There are also unique enemy encounters and moments, like increased spawns of a particular robot. However, you can also engage in Destiny-like raid puzzles. On the final day, our three-person squad set out to extract resources from a Harvester pod on the Spaceport, which was being guarded by a quadrupedal Queen robot circling and protecting it. 

This involved opening containers locked in the pod by solving a series of small puzzles (place cylinders in slots, shoot failsafes, etc), working together, and hitting buttons at the same time. This had to be done while contending with the pod’s defense mechanisms and avoiding the Queen circling the pod outside. We managed to do it, only to get shot by another team and have to zipline over a wall to make our escape.

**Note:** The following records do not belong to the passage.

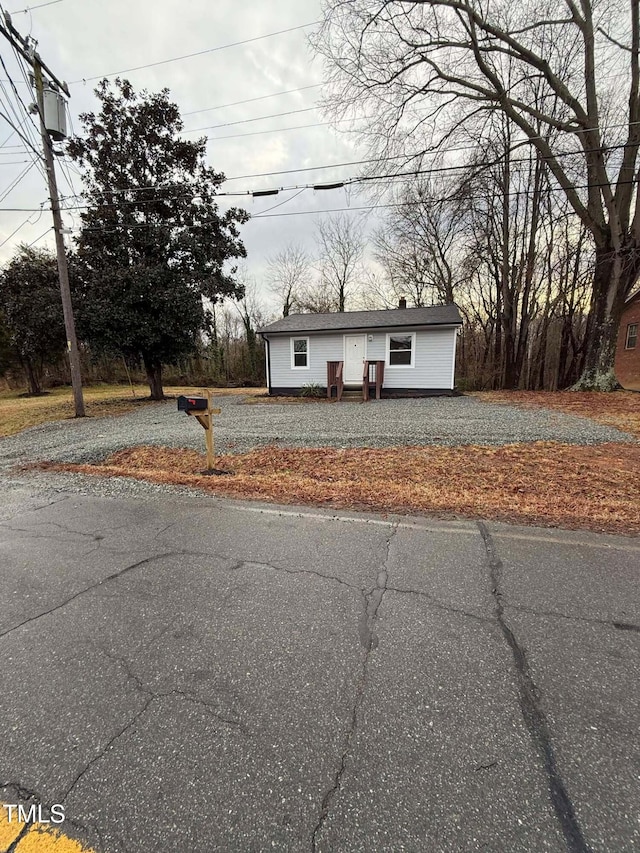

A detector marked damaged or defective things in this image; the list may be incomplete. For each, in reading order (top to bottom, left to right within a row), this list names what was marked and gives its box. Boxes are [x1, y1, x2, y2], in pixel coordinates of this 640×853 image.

crack in asphalt [0, 552, 180, 640]
cracked pavement [0, 482, 636, 848]
crack in asphalt [312, 524, 398, 848]
crack in asphalt [478, 520, 592, 852]
crack in asphalt [504, 600, 640, 632]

It was exhilarating, and these high-stakes moments intrigued me the most, as we had to spend a good hour or two preparing for them. I hope there are more moments like that, the further into the season the game gets.

Overall, all of this works to make Arc Raiders far more approachable and palatable for players who aren’t invested in the genre already. I don’t think it’s going to pull over hardcore Escape From Tarkov fans or Hunt Showdown players. But, I don’t think it’s trying to. Arc Raiders feels like it is trying to keep the core of the genre and touch up the rough edges to give players the best chance of having that “one more round feeling” that fuels the genre’s thrills and heartbreak. 

You are still going to have moments that turn off players. I did in my play sessions. Moments where you are shot five seconds from escaping and lose everything, but Embark is trying to cushion those falls as much as possible while still offering up meaningful and challenging endgame activities and loot to chase once you are fully geared up.